To this day, the question simmers whether Alger Hiss, the Baltimore-born favorite son, graduate of City College and Johns Hopkins, willingly handed over classified documents to the Soviets in the 1930s. To his death, Alger Hiss professed his innocence. The Chambers-Hiss spy case broke wide open in the late 1940s and has been contested here ever since.
Much of the mystery, as well as the circumstances, of this saga is explained in the 600-plus pages of "Whittaker Chambers, A Biography," the new book by author Sam Tanenhaus, a meticulous researcher who lays out the conflict between these two men in clear sentences based upon diligent research.
This compelling, page-turner of a read started my imagination overflowing about Baltimore in the 1930s. I envisioned our streets, houses and neighborhoods in terms of an espionage thriller. Soon spots as commonplace as Mount Veron Place became meeting locales for the characters in a drama that exploded in highly publicized government hearings and a pair of sensational trials. I questioned how many times this spy courier had walked into Baltimore's Pennsylvania Station, bought a day-coach ticket to Manhattan and boarded a maroon coach.
I first encountered the name Whittaker Chambers 30 years ago when I heard he had lived in Charles Village, the neighborhood where I lived then and now. In 1979, I bought a house two doors away from the residence Chambers had purchased 41 years before. Although he, his wife Esther Shemitz Chambers and children Ellen and John lived there only briefly, 2610 St. Paul St. remains Whittaker Chambers' house in neighborhood lore.

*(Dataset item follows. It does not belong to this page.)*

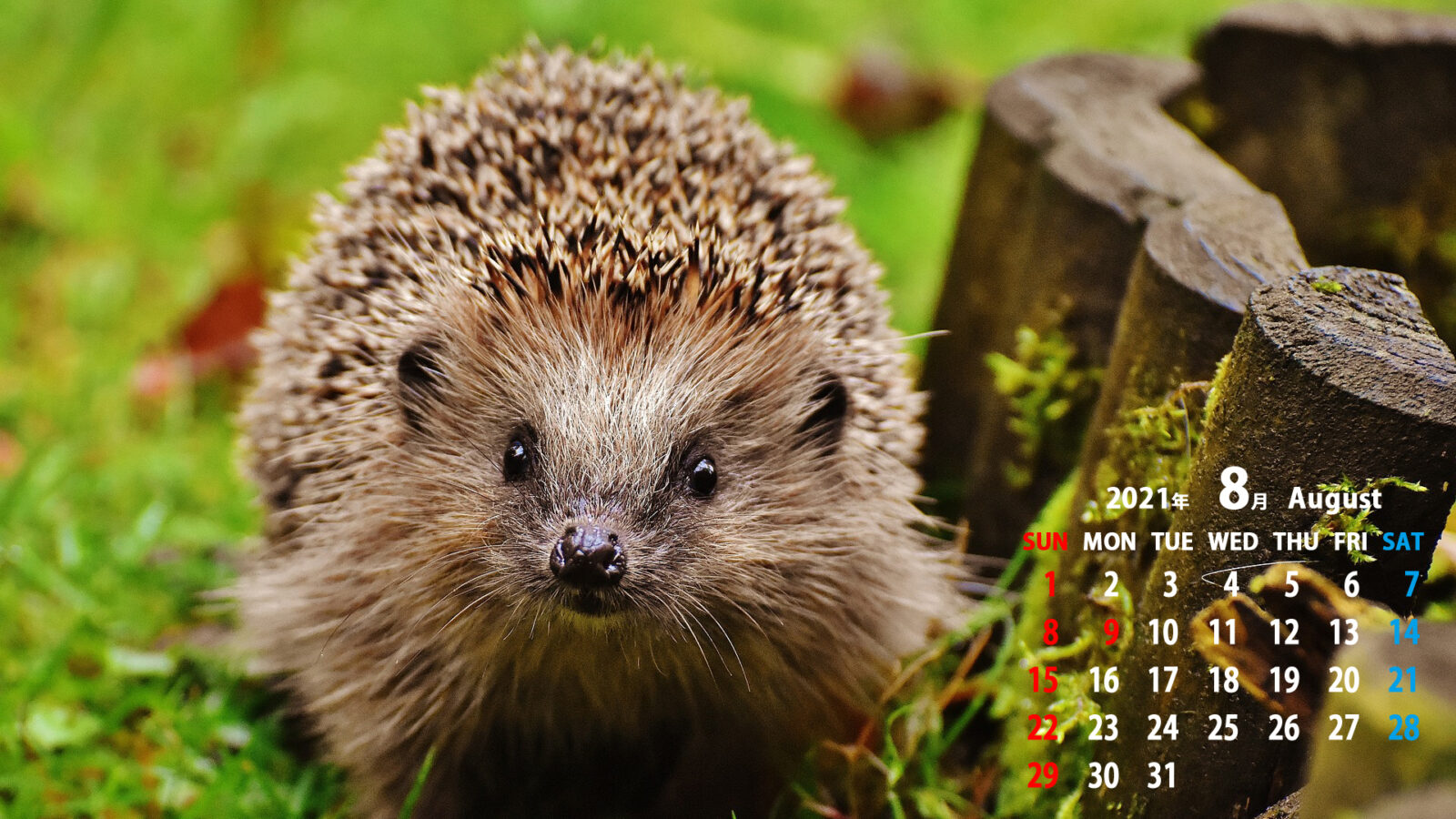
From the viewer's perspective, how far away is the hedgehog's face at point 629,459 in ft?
7.49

On a fine April afternoon last week, when I had just finished the book, my imagination got to me again. I stopped by yet another Chambers house at 2124 Mount Royal Terrace. This house gets my vote as a great example of spooky Victorian Gothic, #i something out of a Charles Addams New Yorker cartoon. The house has a dark brick facade and touches of castlelike architecture at its cornice. It just looks like a spy house.